- TEXT EXTRACT -
┌──
There are a lot of folks saying they didn’t have any knowledge of it — which makes that Saturday release of it all the more intriguing in my mind…thanks for the heads up on the WaPo bit, I missed that this morning with all the doggie running around I’ve been doing. Much appreciated.
not good enough, the memos must be dismissed as worthless, this can only be done through a disbarrrment
It’s amazing how much blood can ooze out from the quick, toe nail…!
Definitely two birds…! ;-)
It was really frightening — I got it staunched as quickly as a could, but The Peanut had already run for her “doctor kit” to make PJ better. You should have seen me trying to juggle bleeding, freaked out dachshund and five-year-old doctor-wanna-be and not get even more blood everywhere in the process. It’s funny now, but at the time it was like something in a Marx Brothers movie…
Heh, that refutes Yoo’s tale to Esquire:
Esquire: Ashcroft saw it?
Yoo: He approved it. And so the idea that it’s slapdash, or it was haphazard– I don’t think was true.
Excellent Christy.
The release of the ‘Yoo Memo’ has merely confirmed what many have long suspected. And, we may be assured, many more such ‘confirmations’ await us.
‘Justice’ on the other foot, will however, in all likelihood, elude us.
America is and has been under the most serious and, so far, successful internal assault in its history. There are some who know this, a fair portion of those who know also understand the implications inherent in this situation. Leaving those implications aside, what is the most likely reaction experienced by the vast majority of those who do understand?
It is a feeling of powerlessness, of being helpless to effect meaningful ‘understanding’ or even recognition among fellow citizens, and more especially, a sense of profound inability to affect the awareness of thse who shoould know ‘better’, the ‘Representatives’of the people, and others, both civilian and military ‘leaders’.
Perversely, if not unexpectedly, ‘language’ the tongue itself, is so twisted and given to such convolution that ‘horror’ is rendered, into sanitized, sterile, non-informative, misleading, and pompous platitude.
At the same time. huge numbers of war-dead and injured become merely the boring dross of balance sheets …
Mostly, we are just left with questions, not answers, and a loud and noisy crowd (the usual suspects) is yelling that the questions are ’stupid’!
Ignorance is no excuse, but it is humankind’s favorite.
You and I, though, knowing, cannot make that claim, that particular bliss shall not be ours.
awwww
awwwwww
and awwwwwwwwwwwwww
A nice cup of tea awaits you….
Ahh, the joys of parenthood! Been there, Done that…! 8-)
But Christy - that’s the whole point, isn’t it? Make people afraid?
ayyep!
CIA in the field didn’t want to torture, so OLC delivers a memo to cover their asses, thereby taking away their excuse for objecting and making it an act of insubordination if they continue to object or refuse to employ the “harsh interrogation methods.”
└──
- ITEMS -
┌──
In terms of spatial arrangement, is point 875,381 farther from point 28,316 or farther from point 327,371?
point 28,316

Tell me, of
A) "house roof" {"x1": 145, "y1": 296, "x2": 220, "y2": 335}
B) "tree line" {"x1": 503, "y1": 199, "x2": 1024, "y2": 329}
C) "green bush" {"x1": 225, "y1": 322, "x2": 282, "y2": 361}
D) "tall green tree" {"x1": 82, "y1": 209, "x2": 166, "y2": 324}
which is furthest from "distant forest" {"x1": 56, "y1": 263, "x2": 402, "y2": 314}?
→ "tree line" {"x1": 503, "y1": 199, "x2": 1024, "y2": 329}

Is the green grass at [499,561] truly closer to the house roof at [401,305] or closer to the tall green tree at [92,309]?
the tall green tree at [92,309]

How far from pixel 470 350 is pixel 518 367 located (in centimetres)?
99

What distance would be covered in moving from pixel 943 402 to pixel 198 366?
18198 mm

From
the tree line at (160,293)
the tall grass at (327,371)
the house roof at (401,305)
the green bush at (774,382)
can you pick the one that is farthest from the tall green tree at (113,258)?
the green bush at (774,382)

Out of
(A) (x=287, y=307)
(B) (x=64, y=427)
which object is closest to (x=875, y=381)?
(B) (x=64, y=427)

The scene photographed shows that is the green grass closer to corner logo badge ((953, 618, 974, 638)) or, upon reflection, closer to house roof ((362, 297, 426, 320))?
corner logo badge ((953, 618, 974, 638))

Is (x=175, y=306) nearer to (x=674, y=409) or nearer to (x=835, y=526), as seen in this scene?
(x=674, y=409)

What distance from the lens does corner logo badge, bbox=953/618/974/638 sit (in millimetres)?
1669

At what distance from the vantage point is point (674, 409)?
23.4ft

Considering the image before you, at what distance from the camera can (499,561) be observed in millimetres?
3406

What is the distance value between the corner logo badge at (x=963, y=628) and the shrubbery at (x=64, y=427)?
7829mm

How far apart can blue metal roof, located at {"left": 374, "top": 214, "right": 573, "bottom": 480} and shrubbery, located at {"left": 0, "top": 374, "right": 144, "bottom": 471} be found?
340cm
└──
- WHAT THE TASK REQUIRES -
Copy the stretch of the comment thread that begins with "Yoo: He approved" and ends with "likelihood, elude us.", changing "suspected" to "believed".

- ANSWER BELOW -
Yoo: He approved it. And so the idea that it’s slapdash, or it was haphazard– I don’t think was true.
Excellent Christy.
The release of the ‘Yoo Memo’ has merely confirmed what many have long believed. And, we may be assured, many more such ‘confirmations’ await us.
‘Justice’ on the other foot, will however, in all likelihood, elude us.